------ Records for this task ------
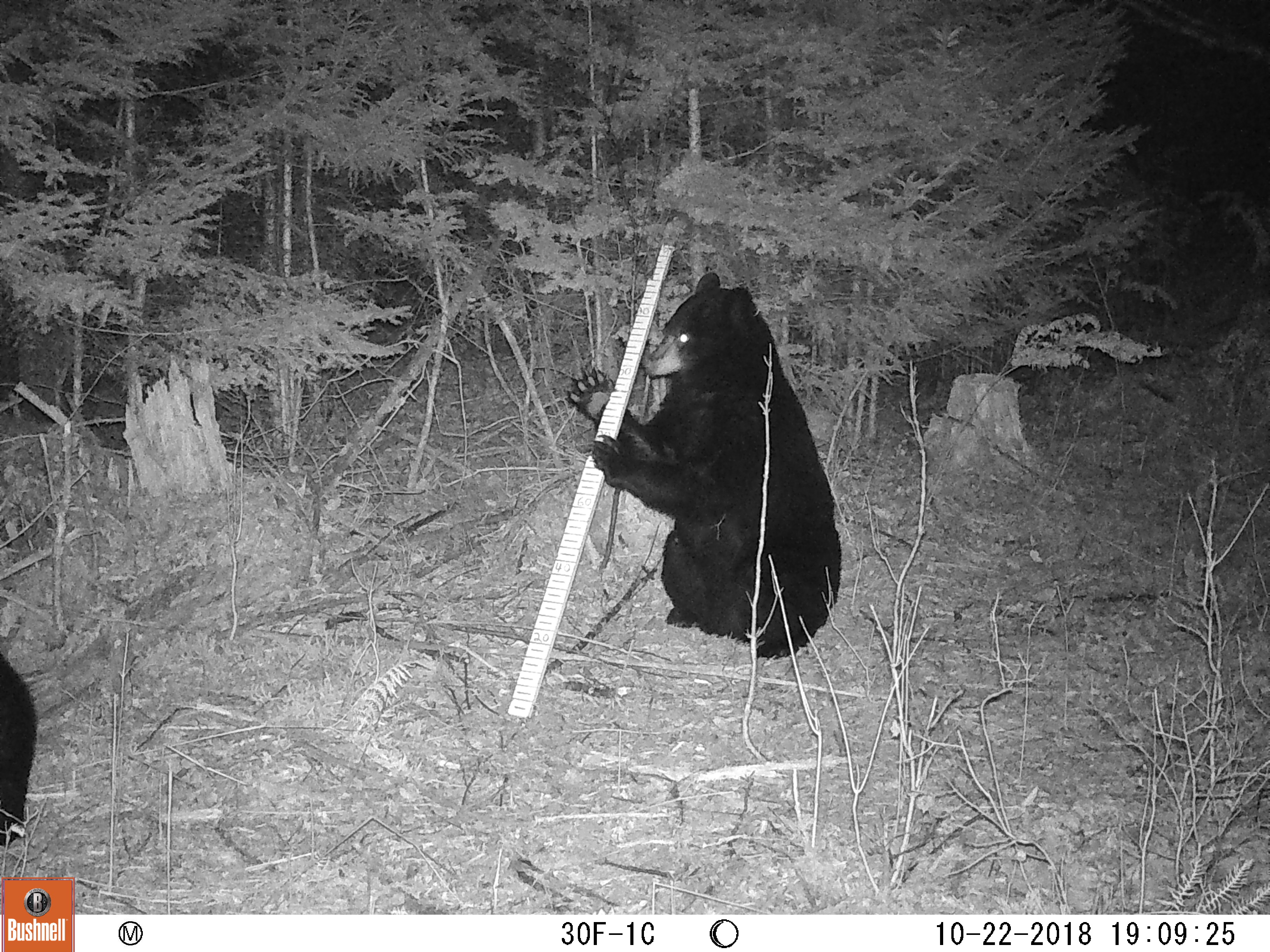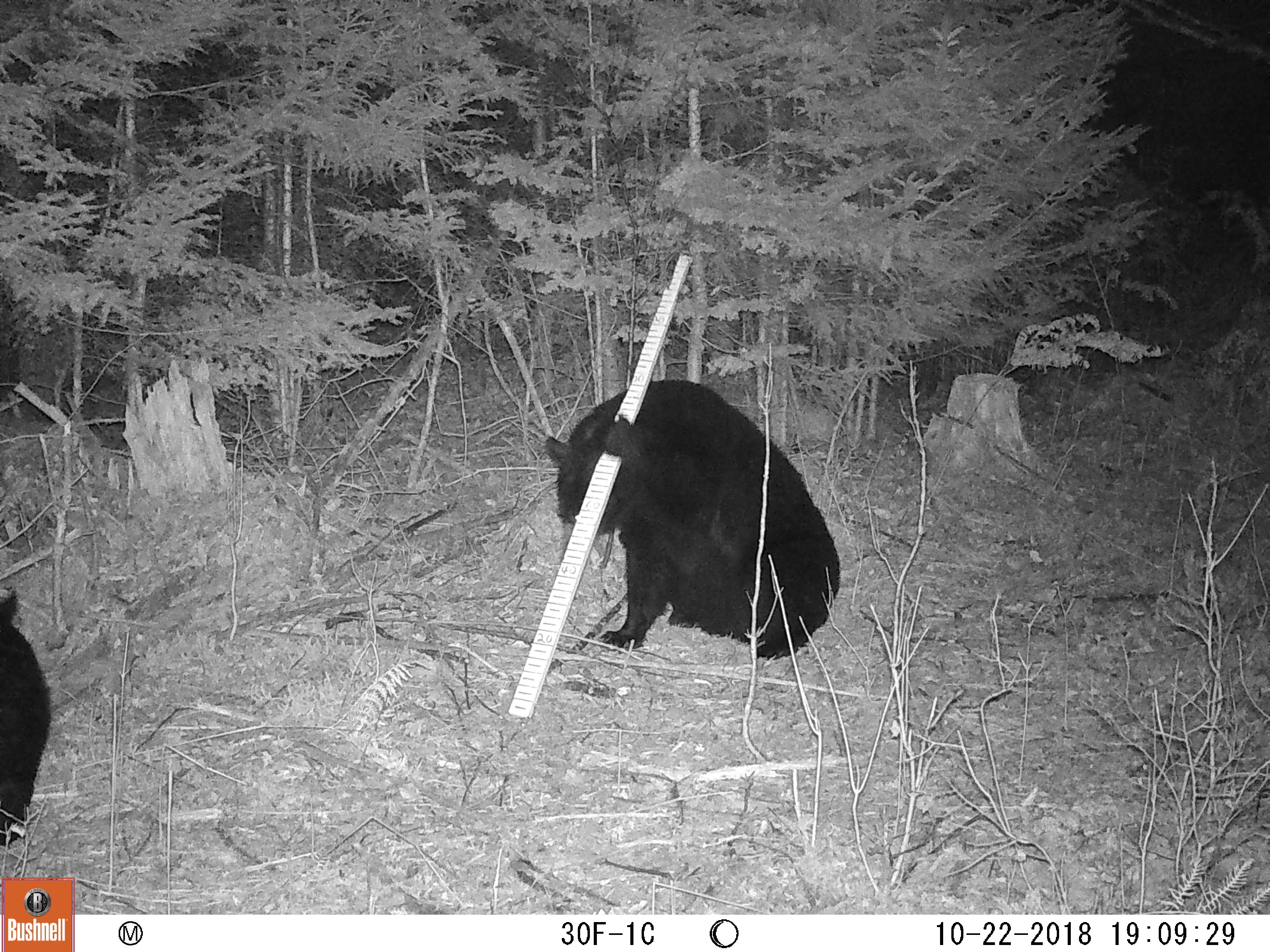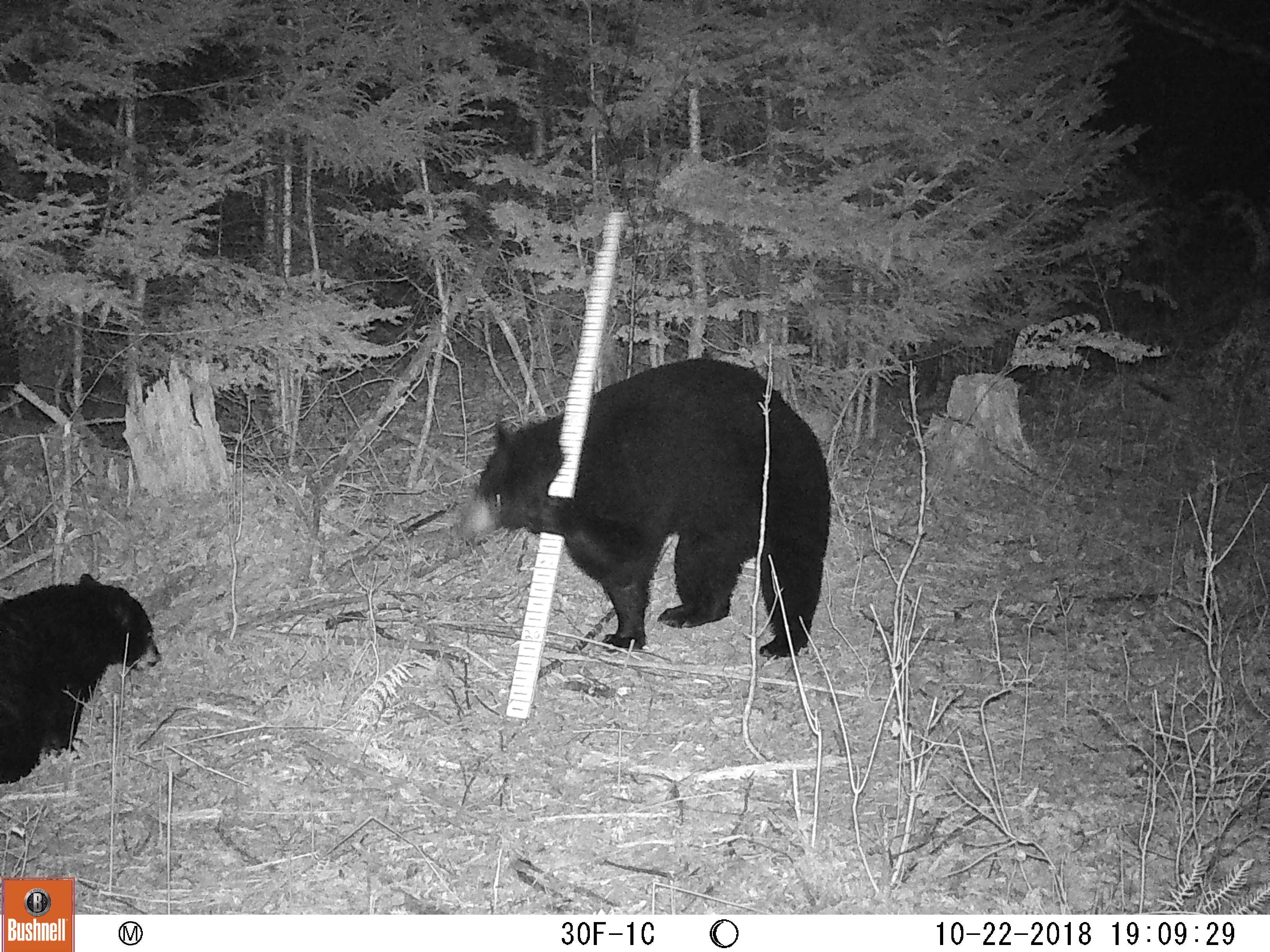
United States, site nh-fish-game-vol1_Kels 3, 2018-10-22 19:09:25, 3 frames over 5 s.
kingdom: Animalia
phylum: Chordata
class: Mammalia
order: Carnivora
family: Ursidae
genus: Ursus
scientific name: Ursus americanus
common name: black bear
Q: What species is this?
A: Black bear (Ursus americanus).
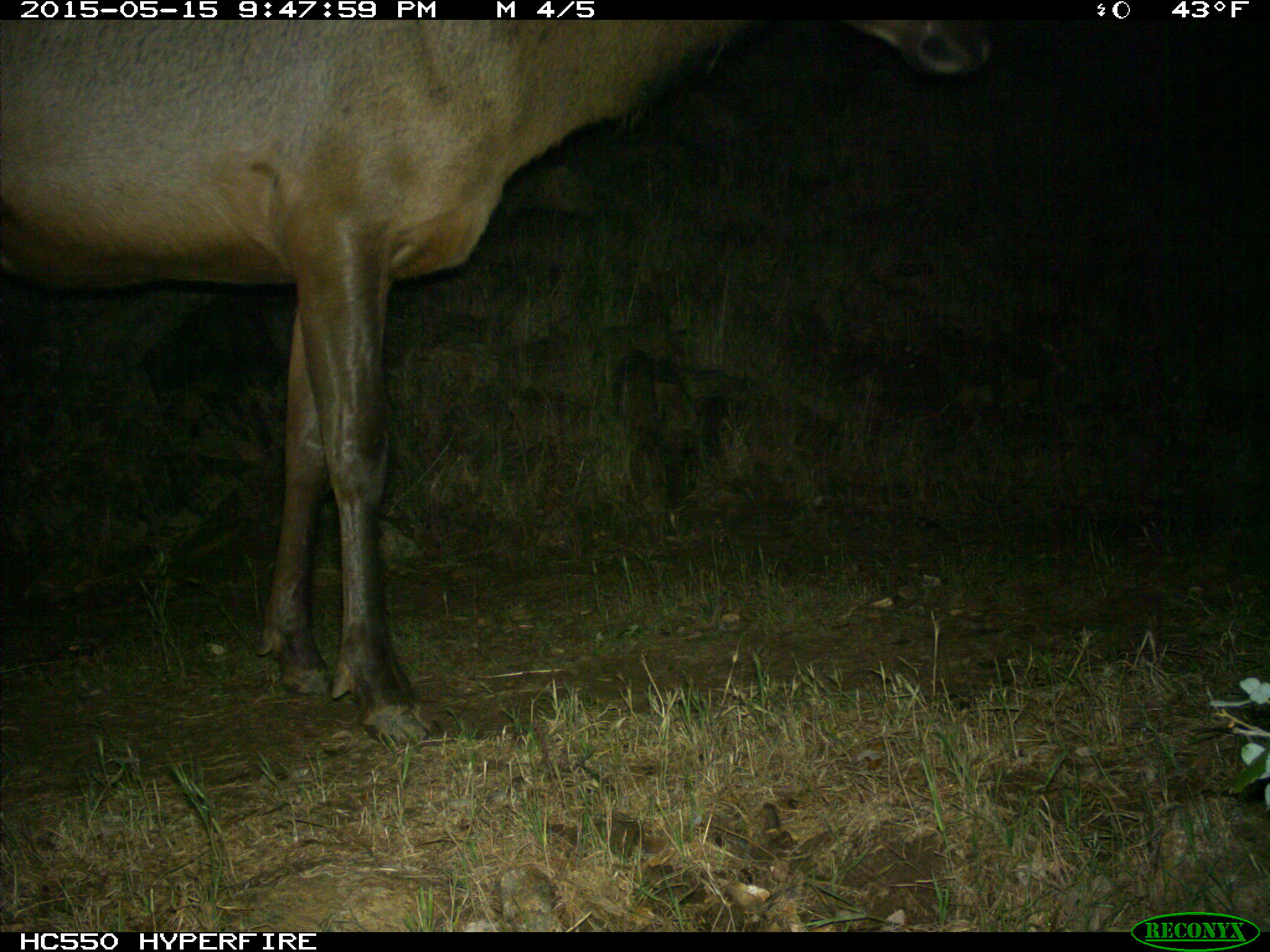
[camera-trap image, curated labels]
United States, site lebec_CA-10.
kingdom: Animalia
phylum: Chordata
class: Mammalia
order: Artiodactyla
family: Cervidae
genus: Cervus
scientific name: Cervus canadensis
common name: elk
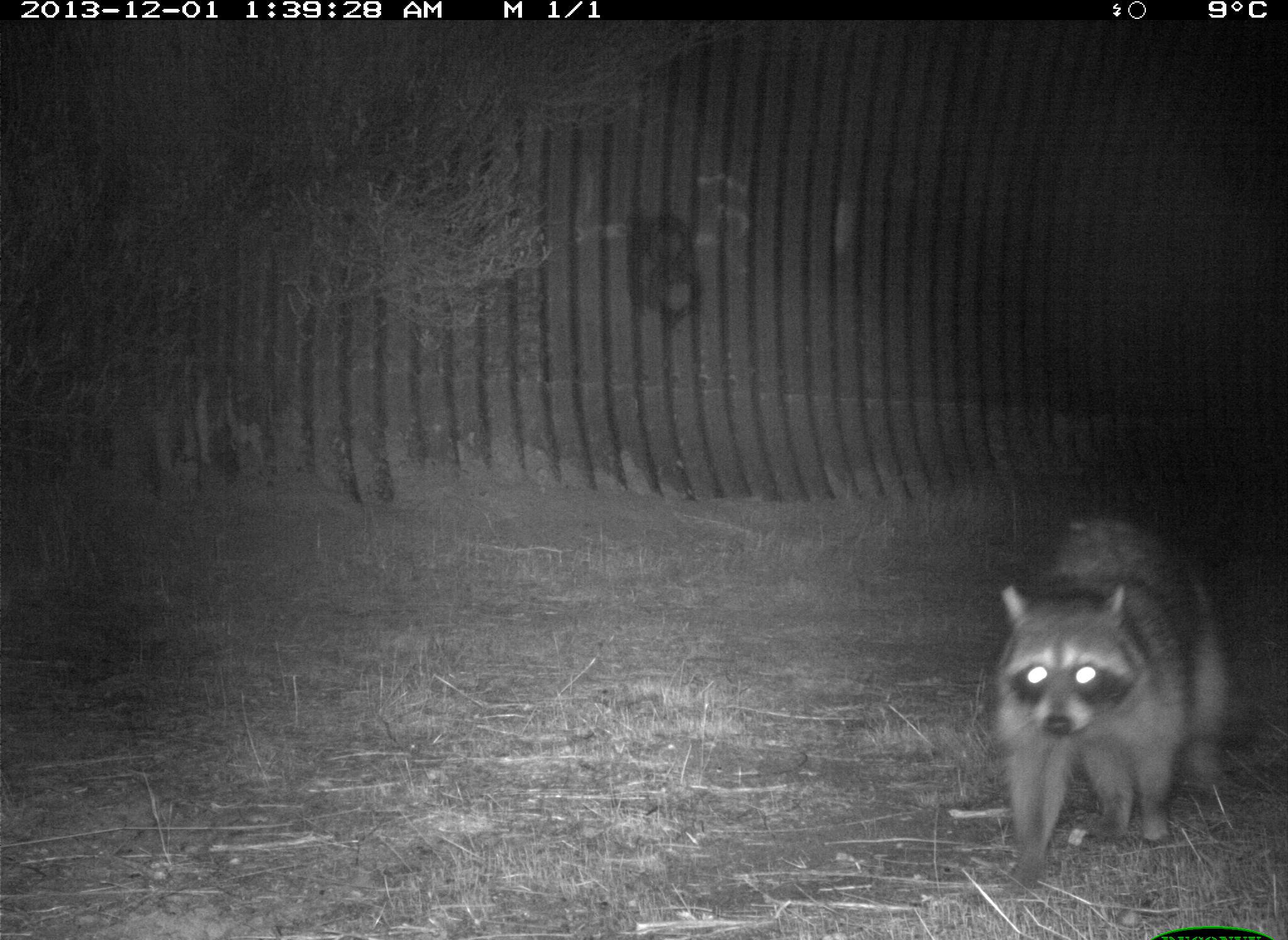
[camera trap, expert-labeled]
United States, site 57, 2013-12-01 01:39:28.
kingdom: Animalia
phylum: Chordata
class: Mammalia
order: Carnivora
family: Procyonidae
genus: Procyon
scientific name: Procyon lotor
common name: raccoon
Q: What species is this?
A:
------
# [Brief]
Copy out nothing but the lines from the beginning of the records through the one that contains "common name: black bear". Skip the pictures.

# [Output]
United States, site nh-fish-game-vol1_Kels 3, 2018-10-22 19:09:25, 3 frames over 5 s.
kingdom: Animalia
phylum: Chordata
class: Mammalia
order: Carnivora
family: Ursidae
genus: Ursus
scientific name: Ursus americanus
common name: black bear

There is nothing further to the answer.